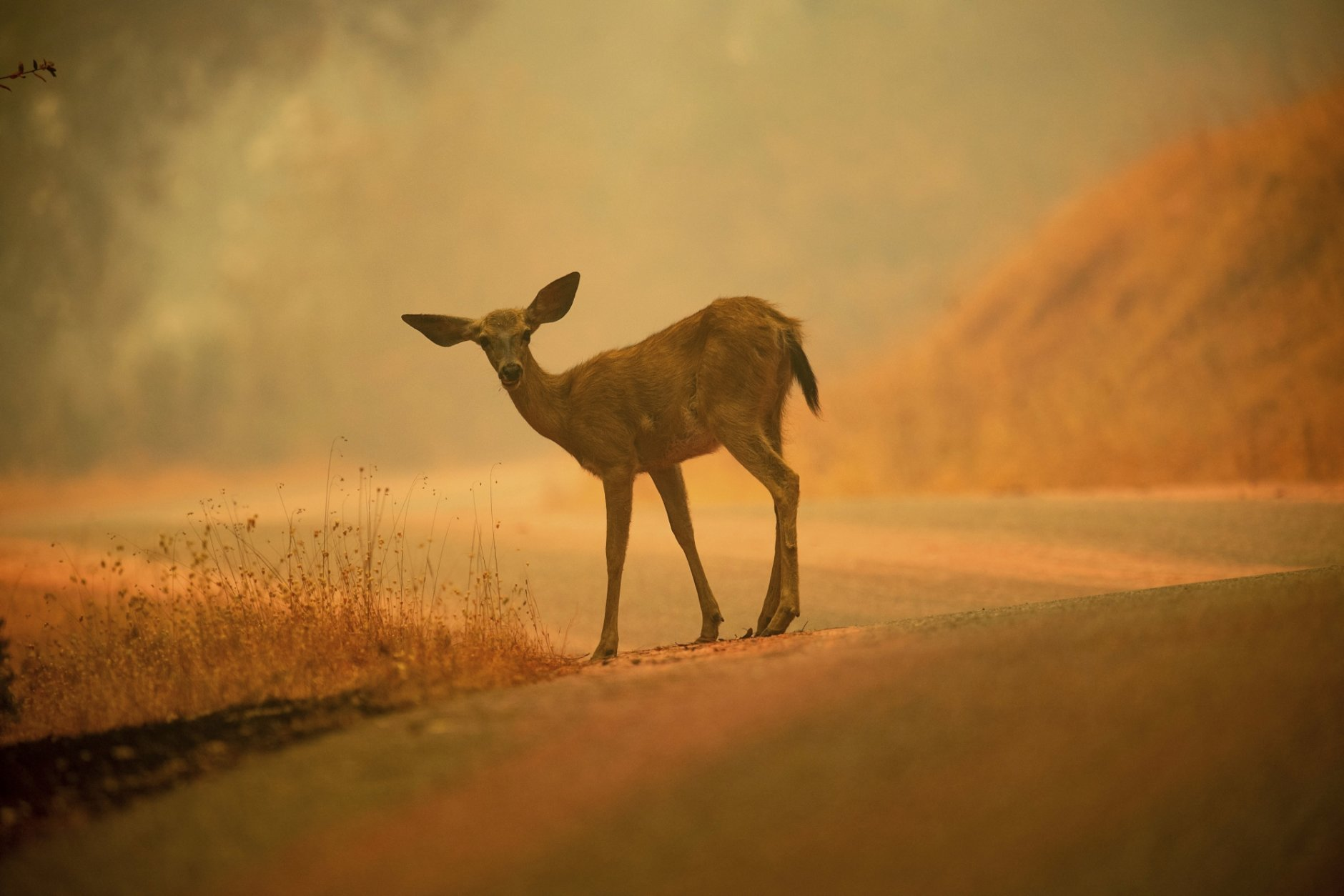 In this July 28, 2018, file photo, a deer grazes along a road covered in fire retardant as the Carr Fire burns near Redding, Calif. More than 80 families who lost their homes in California's deadly Carr Fire in July have learned weeks or months later that their dogs and cats had survived the deadly disaster. A network of about 35 volunteers, called Carr Fire Pet Rescue and Reunification, is responsible for many of the happy endings and continues to track and catch missing pets nearly two months after the fire was extinguished. (AP Photo/Noah Berger, File)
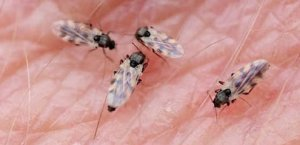 midges_feeding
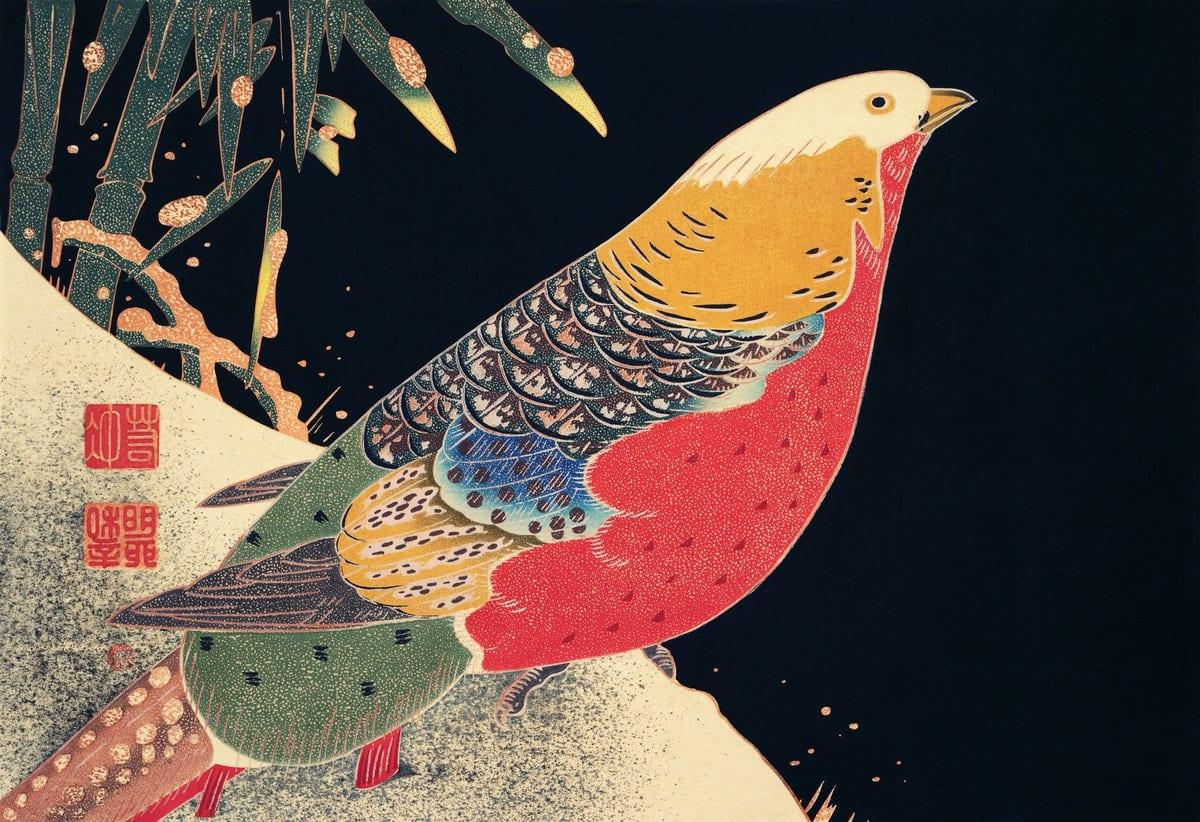 uccello mgiratorio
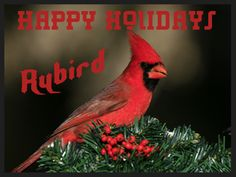 Christmas music and videos  Happy Holidays from Rybird  free music downloads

.....

◆ EXERCISE BRIEF
Everything in the listing must be restated word for word, except for the pictures.

◆ REPLY
 In this July 28, 2018, file photo, a deer grazes along a road covered in fire retardant as the Carr Fire burns near Redding, Calif. More than 80 families who lost their homes in California's deadly Carr Fire in July have learned weeks or months later that their dogs and cats had survived the deadly disaster. A network of about 35 volunteers, called Carr Fire Pet Rescue and Reunification, is responsible for many of the happy endings and continues to track and catch missing pets nearly two months after the fire was extinguished. (AP Photo/Noah Berger, File)
 midges_feeding
 uccello mgiratorio
 Christmas music and videos  Happy Holidays from Rybird  free music downloads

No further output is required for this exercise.